Le même jour, Madame [T] a souscrit un contrat d’assurance portant sur une garantie « décès, perte totale et irréversible d’autonomie, incapacité temporaire totale de travail, invalidité permanente totale ou partielle ou perte d’emploi ».
En avril 2018, Madame [T] s’est plainte d’une apparition brutale d’une lombalgie basse latéralisée à droite à la suite d’un effort de soulèvement de charge dans le cadre de son travail.
Par la suite, Madame [T] a été licenciée pour inaptitude le 29 juin 2019.
Madame [T] a adressé plusieurs courriers à la SAS SOGEFINANCEMENT afin de solliciter la mise en œuvre des garanties issues du contrat d’assurance et de voir prises en charges des mensualités de crédit de son prêt bancaire.

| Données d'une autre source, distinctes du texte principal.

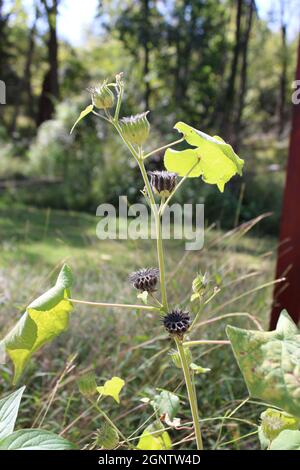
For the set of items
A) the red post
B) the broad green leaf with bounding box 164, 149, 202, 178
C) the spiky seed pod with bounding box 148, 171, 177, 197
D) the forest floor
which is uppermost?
the broad green leaf with bounding box 164, 149, 202, 178

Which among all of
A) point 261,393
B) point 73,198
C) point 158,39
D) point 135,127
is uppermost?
point 158,39

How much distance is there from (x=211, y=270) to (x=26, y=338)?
1990 mm

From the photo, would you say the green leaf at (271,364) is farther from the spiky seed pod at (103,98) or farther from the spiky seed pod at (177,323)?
the spiky seed pod at (103,98)

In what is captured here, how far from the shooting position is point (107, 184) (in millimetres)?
7004

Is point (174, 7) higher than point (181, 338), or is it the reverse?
point (174, 7)

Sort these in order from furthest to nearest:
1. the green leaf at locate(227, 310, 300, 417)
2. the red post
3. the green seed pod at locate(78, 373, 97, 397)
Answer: the red post
the green seed pod at locate(78, 373, 97, 397)
the green leaf at locate(227, 310, 300, 417)

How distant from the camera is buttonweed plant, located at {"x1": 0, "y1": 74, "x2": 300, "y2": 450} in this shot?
574 mm

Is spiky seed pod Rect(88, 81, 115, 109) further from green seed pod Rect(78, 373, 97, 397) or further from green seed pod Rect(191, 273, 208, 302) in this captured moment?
green seed pod Rect(78, 373, 97, 397)

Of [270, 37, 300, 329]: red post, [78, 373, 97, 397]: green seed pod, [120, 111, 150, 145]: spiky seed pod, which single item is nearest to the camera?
[120, 111, 150, 145]: spiky seed pod

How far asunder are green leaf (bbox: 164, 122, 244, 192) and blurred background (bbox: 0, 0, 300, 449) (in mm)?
243

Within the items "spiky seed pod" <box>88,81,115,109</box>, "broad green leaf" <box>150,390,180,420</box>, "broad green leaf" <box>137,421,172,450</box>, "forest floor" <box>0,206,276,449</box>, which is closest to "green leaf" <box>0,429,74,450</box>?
"broad green leaf" <box>137,421,172,450</box>

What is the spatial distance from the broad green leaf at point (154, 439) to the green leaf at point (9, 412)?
0.52 ft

Par l’intermédiaire de son conseil, Madame [T] a exigé la mise en œuvre des garanties assurancielles par deux courriers recommandés des 22 juillet 2021 et 23 janvier 2023.
Par courrier du service assurance de la société SOGEFINANCEMENT, cette demande a été refusée au motif que l’affection ayant motivé l’arrêt de travail de Madame [T] est un risque exclu des garanties du contrat.

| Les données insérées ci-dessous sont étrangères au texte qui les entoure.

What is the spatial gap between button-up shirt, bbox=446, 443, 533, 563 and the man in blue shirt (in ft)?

Par actes de commissaire de Justice des 5 et 6 juin 2023, Madame [T] a assigné respectivement la SAS Société Générale puis la SA SOGEFINANCEMENT devant le tribunal judiciaire de Tours aux fins de les voir condamner à lui verser diverses sommes au titre de la garantie des échéances du prêt échues et à échoir, en réparation de son préjudice ainsi qu’au titre de l’article 700 du code de procédure civile.
Par acte de commissaire de Justice du 9 septembre 2024, Madame [T] a assigné en intervention forcée la société SOGECAP devant le tribunal judiciaire de Tours aux fins de la voir condamner à lui verser diverses sommes au titre de la garantie des échéances du prêt échues et à échoir, en réparation de son préjudice ainsi qu’au titre de l’article 700 du code de procédure civile.

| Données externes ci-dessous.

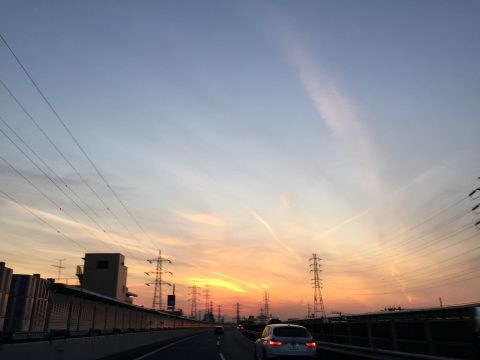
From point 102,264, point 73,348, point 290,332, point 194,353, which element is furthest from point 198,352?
point 102,264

Selon ordonnance du 6 février 2025, le juge de la mise en état du tribunal judiciaire de Tours a procédé à la jonction des causes inscrites sous le numéro 24/4938 et 23/02403, l’affaire étant désormais appelée sous ce seul numéro (RG 23/02403 – N° Portalis DBYF-W-B7H-IZ4E).
Par conclusions d’incident signifiées par voie électronique le 18 mars 2024, la société SOGEFINANCEMENT demande au juge de la mise en état, au visa des articles 789, 32 et 122 du code de procédure civile, de :
Déclarer irrecevables les demande de Madame [T] à l’encontre de la société SOGEFINANCEMENTCondamner Madame [T] à verser à la société SOGEFINANCEMENT la somme de 800 euros sur le fondement de l’article 700 du code de procédure civileCondamner Madame [T] aux entiers dépensLa société SOGEFINANCEMENT soutient qu’elle n’est pas l’assureur et n’a par conséquent pas qualité pour agir au nom de la société SOGECAP, assureur de Madame [T].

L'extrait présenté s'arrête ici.